冷媒汲み上げラインLgに介装された冷媒ポンプPgと散布管51との間の領域における分岐点Bgと、吸収器1とは、混合用経路である液相冷媒ラインLm4で接続されている。液相冷媒ラインLm4には、開閉弁V4が介装されており、開閉弁V4は制御信号ラインLoによってコントロールユニット10と接続されている。
開放弁V4を開放すると、蒸発器5の液相冷媒貯留部5Cに貯留している冷媒(液相冷媒)が、分岐点Bg、液相冷媒ラインLm4を介して、吸収器1に流入する。蒸発器5の液相冷媒が吸収器1に流入すれば、冷水ラインLiから気化熱を奪って蒸発する液相冷媒が減少し、冷房能力が抑制され、以って冷水の凍結が防止される。
なお、開閉弁V4の開閉制御に関しては、図5、図9で後述する。
凝縮器4と吸収器1とは、混合用経路である液相冷媒ラインLm5で接続されており、液相冷媒ラインLm5は開閉弁V5を介装している。開閉弁V5は、制御信号ラインSoを介して、コントロールユニット10と接続されている。
開放弁V5を開放すると、凝縮器4内の液相冷媒は、液相冷媒ラインLm5を介して吸収器1側に流入する。凝縮器4内の液相冷媒が液相冷媒ラインLm5を介して吸収器1側に流入すれば、その分だけ蒸発器5に送られる液相冷媒が減少し、蒸発器5における液相冷媒の蒸発が抑えられ、冷房能力が抑制されて、冷水の凍結も抑制される。
開閉弁V5の開閉制御に関しては、図6、図9で後述する。
蒸発器5の液相冷媒貯留部5Cと、希溶液ラインLaにおける吸収溶液ポンプPa吸込側の合流点Gaとは、混合用経路である液相冷媒ラインLm6で接続され、液相冷媒ラインLm6には開閉弁V6が介装されている。開閉弁V6は、制御信号ラインSoを介してコントロールユニット10と接続されている。

収集資料:

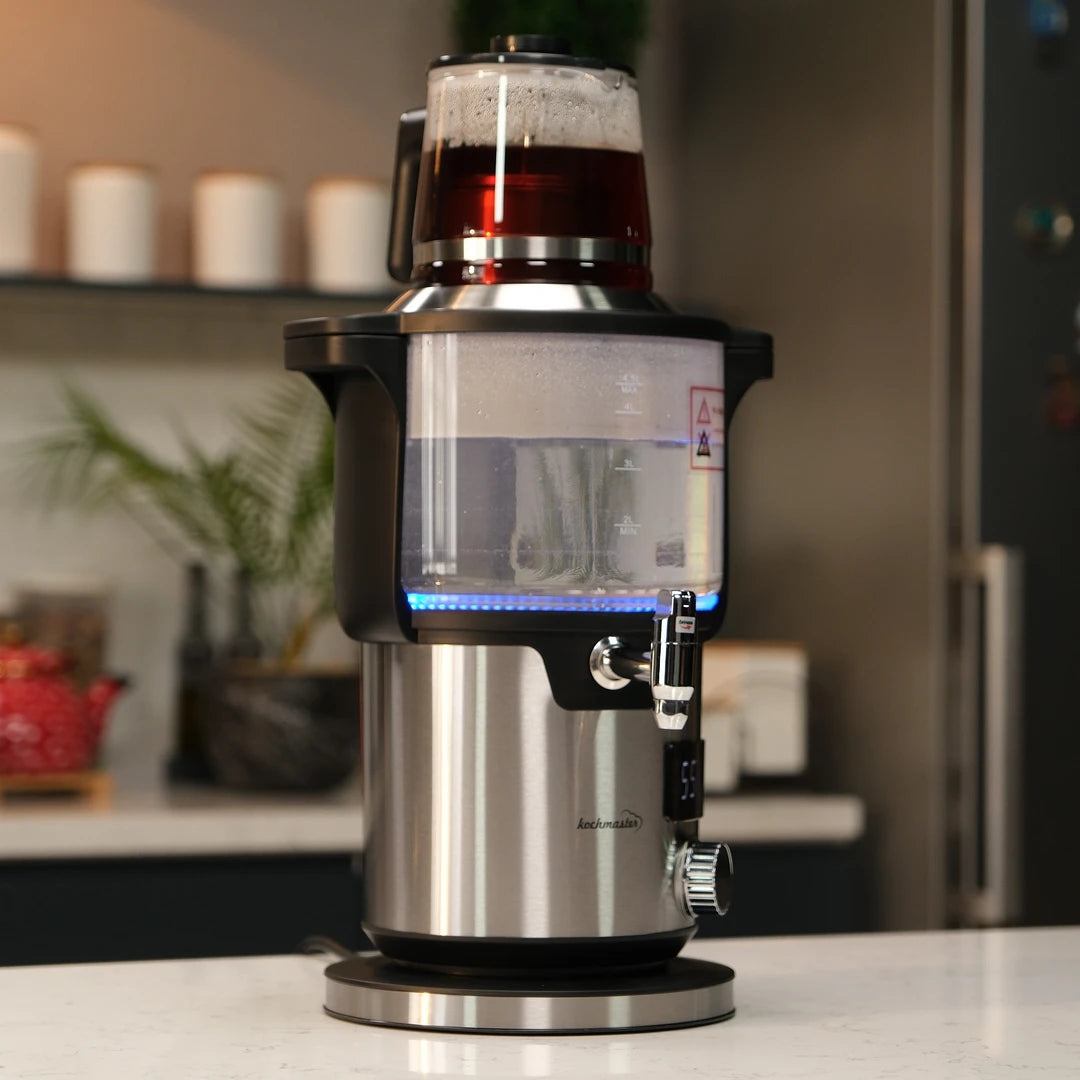 KOCHMASTER Aura Elektrischer Samowar aus Glas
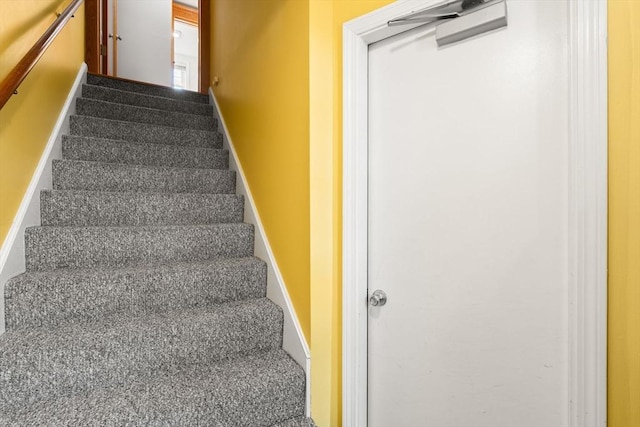 21 Fallon Ct Unit 21, Quincy, MA 02169 - stairs featuring baseboards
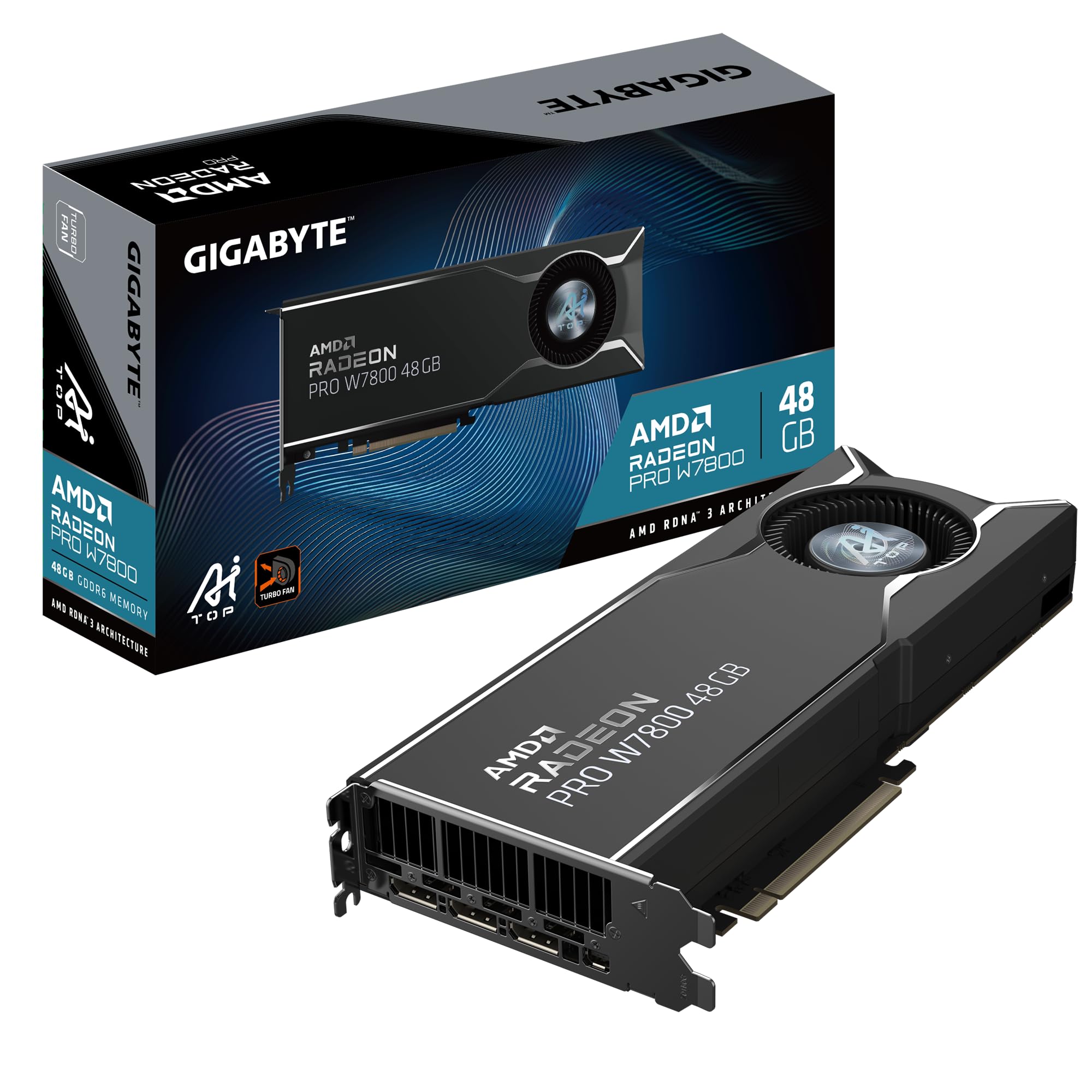 Zafiro Radeon? PRO W7800 48GB GDDR6 ECC RDNA3 3x DisplayPort 1x MiniDP (32353-01-20G)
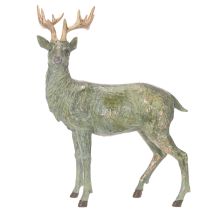 Produkt Figurka jelenia, dekoracyjna, stojąca, szczegółowa, 43 cm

作業の進め方:
本文のうち「開放弁V4を開放すると、蒸発」で始まり「ンSoを介してコントロールユニット10と接続されている。」で終わる部分について、「冷房能力」を「冷却能力」に更新したうえで再掲してください。 この一覧は別の出典から取得されたものです。

以下の出力:
開放弁V4を開放すると、蒸発器5の液相冷媒貯留部5Cに貯留している冷媒(液相冷媒)が、分岐点Bg、液相冷媒ラインLm4を介して、吸収器1に流入する。蒸発器5の液相冷媒が吸収器1に流入すれば、冷水ラインLiから気化熱を奪って蒸発する液相冷媒が減少し、冷却能力が抑制され、以って冷水の凍結が防止される。
なお、開閉弁V4の開閉制御に関しては、図5、図9で後述する。
凝縮器4と吸収器1とは、混合用経路である液相冷媒ラインLm5で接続されており、液相冷媒ラインLm5は開閉弁V5を介装している。開閉弁V5は、制御信号ラインSoを介して、コントロールユニット10と接続されている。
開放弁V5を開放すると、凝縮器4内の液相冷媒は、液相冷媒ラインLm5を介して吸収器1側に流入する。凝縮器4内の液相冷媒が液相冷媒ラインLm5を介して吸収器1側に流入すれば、その分だけ蒸発器5に送られる液相冷媒が減少し、蒸発器5における液相冷媒の蒸発が抑えられ、冷却能力が抑制されて、冷水の凍結も抑制される。
開閉弁V5の開閉制御に関しては、図6、図9で後述する。
蒸発器5の液相冷媒貯留部5Cと、希溶液ラインLaにおける吸収溶液ポンプPa吸込側の合流点Gaとは、混合用経路である液相冷媒ラインLm6で接続され、液相冷媒ラインLm6には開閉弁V6が介装されている。開閉弁V6は、制御信号ラインSoを介してコントロールユニット10と接続されている。